William the Conqueror gave the land to Hugh de Port and since
'an' or 'anne' was a Celtic word for 'brook', so the village was called Anne de
Port. Later this became Amport.
We live in East Cholderton, a name that often causes confusion to people - specially to visitors from afar who cannot understand why a) it is not shown on any motoring atlas or b) it isn't merely on the eastern outskirts of Cholderton, which is shown. Hardly surprisingly, a lot of our visitors tend to be late for lunch. We also meet some very animated lorry-drivers who think they are on the road to Salisbury.
It wasn't until looking up the derivation of the name in a reference book that I realised you have to go back to the Domesday Book of 1086 to reach the truth: which is, that they then had different names (though similar) and over the years these have gradually come together to form the modern name of Cholderton.
Back in 1086, East Cholderton - the Hampshire Cholderton - was recorded as Cerewartone.
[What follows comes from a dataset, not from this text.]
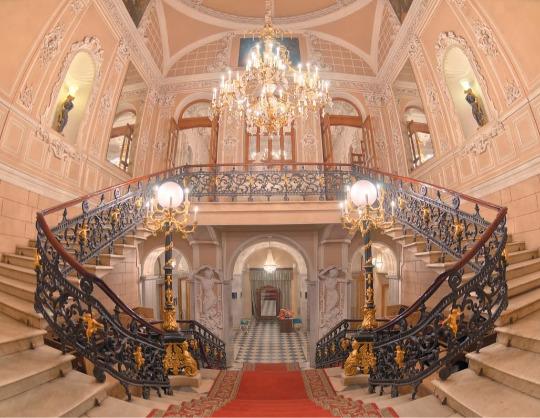 История здания театра и его творческой жизни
The 'tone' ending derives from the Old English 'tun', a homestead or village, and the first part of the name is that of the family living there. The full derivation is roughly 'the homestead of Ceolweard's people'.
Meanwhile Cholderton in Wiltshire appeared in Domesday Book as Celdrintone or Celdretone. This too has a similar derivation, thus perhaps the homestead of Celdrin's people.
With few written records until modern times, the names gradually changed over the years. More recently, the Wiltshire Cholderton became known as West Cholderton, but this distinction was soon dropped so we are left with the present, typically English, muddle of lost lorries and late lunch guests.